The diagnosis deficit– the potentially fatal consequences of ignoring women’s symptoms 

One of the biggest issues women experience is the drastic disparity in diagnosis rates and subsequent treatment for health conditions compared to men. In 2019 Westergaard et al. showed that even where there is equal and uniform access to healthcare, there is a marked difference between the diagnosis of diseases affecting men and women. For 770 disease types considered as part of the study, they showed an overall gap of four years in diagnosis between women and men, which can have potentially fatal consequences.2 

A good example of this is bladder cancer, where women are more likely than men to be diagnosed at an advanced stage. This creates gender inequalities in relative survival, as women have a substantially worse 5-year relative survival than men (57% vs 44%, respectively).3  This is because haematuria (blood in the urine), a key indicator of the disease, is often interpreted differently by general practitioners depending on the patient’s gender and internal biological makeup rather than a more serious underlying condition.   

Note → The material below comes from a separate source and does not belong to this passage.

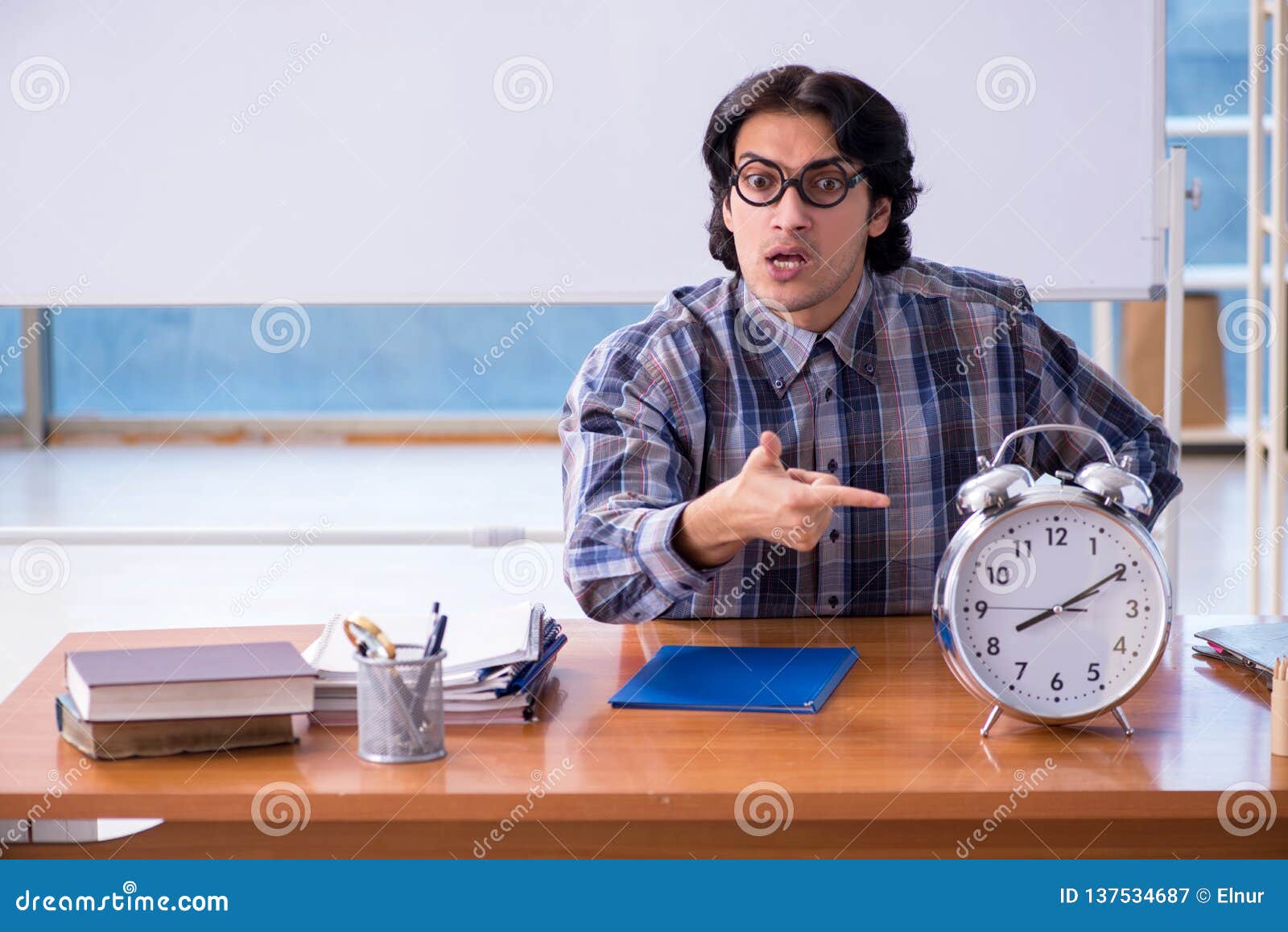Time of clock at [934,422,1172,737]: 8:10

Similarly, women face an increased risk of presenting non-focal symptoms during acute stroke or transient ischemic attacks, such as confusion, impaired consciousness, headache, and generalised weakness4. This also includes symptoms such as chest pain and palpitations, which can mistakenly be interpreted as a conversion disorder or a migraine attack.4 It has been hypothesised that this is, at least in part, due to misdiagnosis with subsequent delays. 

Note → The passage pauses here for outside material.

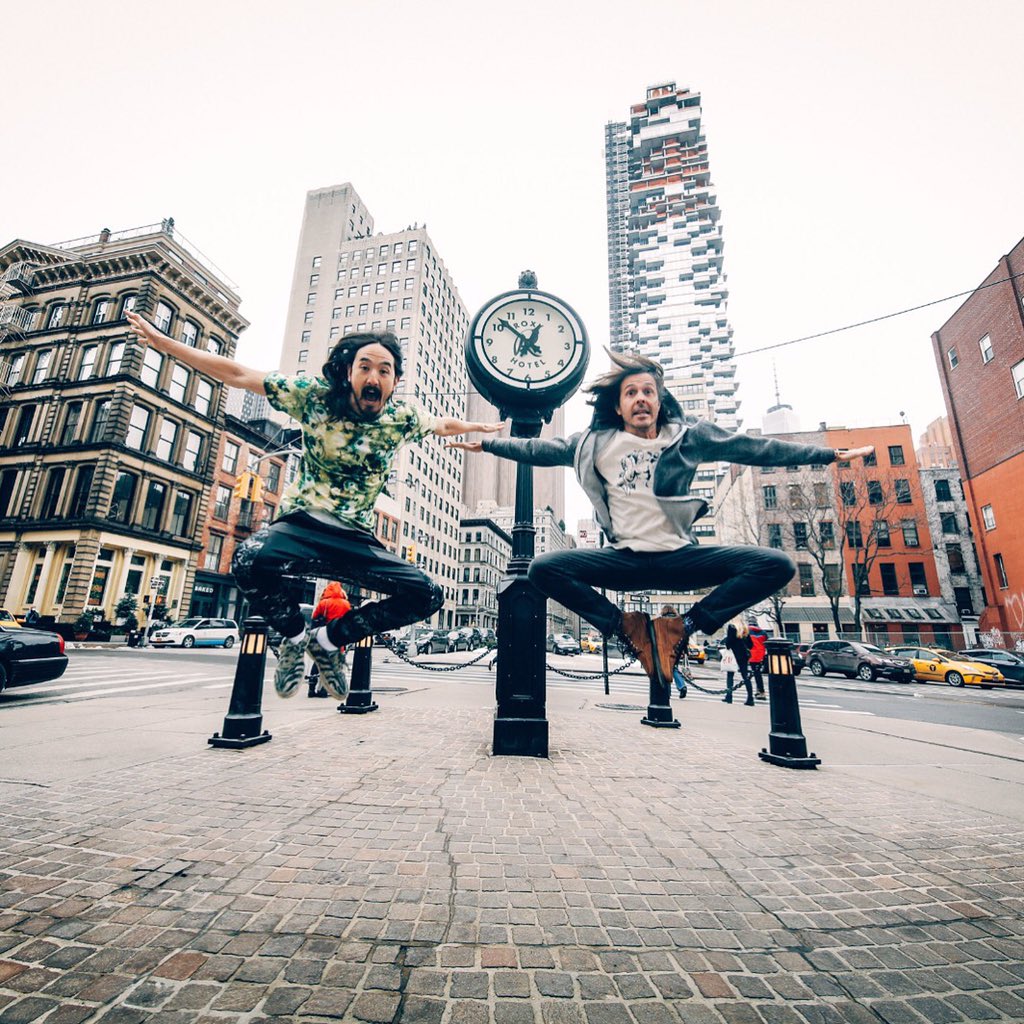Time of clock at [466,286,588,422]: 12:52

There are systemic reasons for this, which stem from the lack of female representation in clinical trials. As we have previously discussed on the OH blog, clinical trials have predominantly been carried out on male populations. This has led to a bias toward the male presentation of symptoms and the normalisation of a male archetype in treatment diagnosis. This patriarchal bias is deeply ingrained in the system and must be fundamentally challenged to give women’s health the equal standing it deserves.5 We need a paradigm shift in women’s health 

This problem can’t be solved with a quick fix and requires a long-term cultural shift. It’s OK to for women speak up or seek a second opinion if their health is on the line; we shouldn’t be treated as difficult patients. However, women having a great voice is only part of the story. We need a structural, systemic change in how the medical establishment views women’s health issues. Clinicians need to be better allies to women, more receptive to their concerns, and more clinically attuned to how their specific symptoms are different from the male norm. It’s time women’s health was put on an equal footing with men’s health; our nation’s future depends on it.  

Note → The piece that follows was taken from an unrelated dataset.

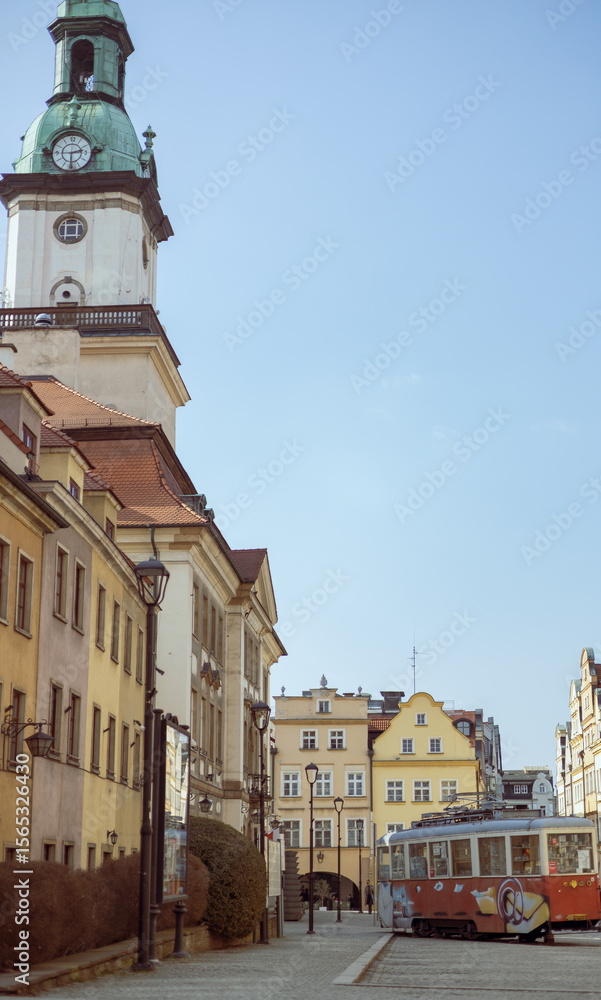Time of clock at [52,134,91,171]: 2:29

1. Essex H, Cream J, Hanratty B, Jefferson L, Lamming L, Maharani A, et al. Women’s priorities for women’s health: a focus group study [Internet] December 2021. Accessed May 2022 

2. Westergaard D, Moseley P, Sørup FKH, Baldi P, Brunak S. Population-wide analysis of differences in disease progression patterns in men and women. Nat Commun. 2019;10(1):666. Published 2019 Feb 8. doi:10.1038/s41467-019-08475-9 

3. Hollenbeck BK,  Dunn RL,  Ye Z,  et al. . Delays in diagnosis and bladder cancer mortality. Cancer 2010;116:5235–42. 

4. Ali M, van Os HJA, van der Weerd N, Schoones JW, Heymans MW, Kruyt ND, et al. Sex Differences in Presentation of Stroke: A Systematic Review and Meta-Analysis. Stroke (2021). 2022;53:345–354 

5. Perez, Caroline Criado.  Invisible Women. Vintage: London 2019.